At the end of the Civil War he was in favor of universal amnesty and universal suffrage, and in 1867 he offered himself as bail for Jefferson Davis, then in prison, an act for which many of his own party severely condemned him. But Greeley deprecated revenge on the defeated; he was always governed by his conceptions of right, and never hesitated, for fear of adverse criticism, in adopting the course which appealed to him as the just one.

Aside from the immense labors of his editorial pen, he was the author of two works, "The American Conflict," a history, from his point of view, of the Civil War, and "Recollections of a Busy Life," a work of much biographical interest.

The Tribune, begun as a small, one-cent sheet, grew in size and price as time went on. Important as it was, the Weekly Tribune was perhaps still more important, from its able summing up of events and its fine literary merit. The circulation of these papers was by no means local. They made their way into all parts of the land, and to-day their great influence persists. Though Greeley has gone, his spirit prevails in their pages.

That Greeley was always wise or correct, not even his strongest partisan would maintain, No man ever is. But he had the courage to sustain any view which he thought right, and to support an unpopular cause which appealed to him, no matter what his political friends might say. No doubt he made many mistakes; no doubt haste or strong feeling often led him astray. But he meant right through all; he was not working from the point of view of the office-seekers, but to secure the best good of his fellow-men; whether right or wrong, he discussed all the questions of the day with a vigor and intelligence that made his opinions always of value, and the high moral purpose that always moved him won him the respect and esteem of many of his political opponents.

The close of Greeley's career was a sad one. He, the champion of Republicanism, permitted his name to be used as the Democratic candidate for President in 1872, in a hopeless contest against General Grant. That he would be defeated was almost a foregone conclusion. But what hurt him more than defeat was the accusation, by friends and enemies alike, that he was disloyal to his party and unprincipled in his act, and that, moved by his ambition to be President, he had committed dishonorable offences. To the depression caused by this came that due to the severe illness and death of his wife. The two combined seem to have sapped his vitality, and shortly after the announcement of his defeat he died, on November 29, 1872.

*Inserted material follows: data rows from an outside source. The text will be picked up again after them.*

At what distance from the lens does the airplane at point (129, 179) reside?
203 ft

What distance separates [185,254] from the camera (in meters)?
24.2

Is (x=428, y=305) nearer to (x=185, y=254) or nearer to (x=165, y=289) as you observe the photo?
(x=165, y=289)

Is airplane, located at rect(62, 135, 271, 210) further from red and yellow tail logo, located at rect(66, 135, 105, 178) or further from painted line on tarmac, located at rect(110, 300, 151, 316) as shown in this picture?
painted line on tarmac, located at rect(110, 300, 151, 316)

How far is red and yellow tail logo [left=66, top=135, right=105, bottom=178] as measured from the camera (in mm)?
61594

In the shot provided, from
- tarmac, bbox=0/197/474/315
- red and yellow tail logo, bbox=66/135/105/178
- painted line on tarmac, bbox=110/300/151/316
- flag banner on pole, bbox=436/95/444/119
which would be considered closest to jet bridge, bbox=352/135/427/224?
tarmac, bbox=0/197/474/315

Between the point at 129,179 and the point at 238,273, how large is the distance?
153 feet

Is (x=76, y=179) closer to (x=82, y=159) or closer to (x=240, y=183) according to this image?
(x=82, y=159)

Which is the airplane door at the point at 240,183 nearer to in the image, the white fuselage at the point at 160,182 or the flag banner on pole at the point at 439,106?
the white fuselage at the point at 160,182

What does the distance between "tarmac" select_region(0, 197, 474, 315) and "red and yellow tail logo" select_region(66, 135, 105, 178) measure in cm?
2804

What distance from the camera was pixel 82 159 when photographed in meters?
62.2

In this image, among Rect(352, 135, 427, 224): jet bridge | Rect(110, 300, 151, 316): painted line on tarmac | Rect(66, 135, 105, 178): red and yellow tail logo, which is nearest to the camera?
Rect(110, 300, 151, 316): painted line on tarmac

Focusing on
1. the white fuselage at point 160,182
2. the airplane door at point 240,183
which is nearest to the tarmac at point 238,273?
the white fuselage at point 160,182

"It was not the Presidential defeat, but the cruel impeachment of his integrity by old friends, that wounded his spirit past all healing." His death changed the current of opinion. Many who had blamed him now mourned him, and it became apparent how deep a hold he had taken upon the admiration and esteem of the American people. He had made a great mark as a journalist—few have reached his level in this—and he had also made as great a mark as a moralist. To quote again, he was "one whose name will live long after many writers and statesmen of greater pretensions are forgotten."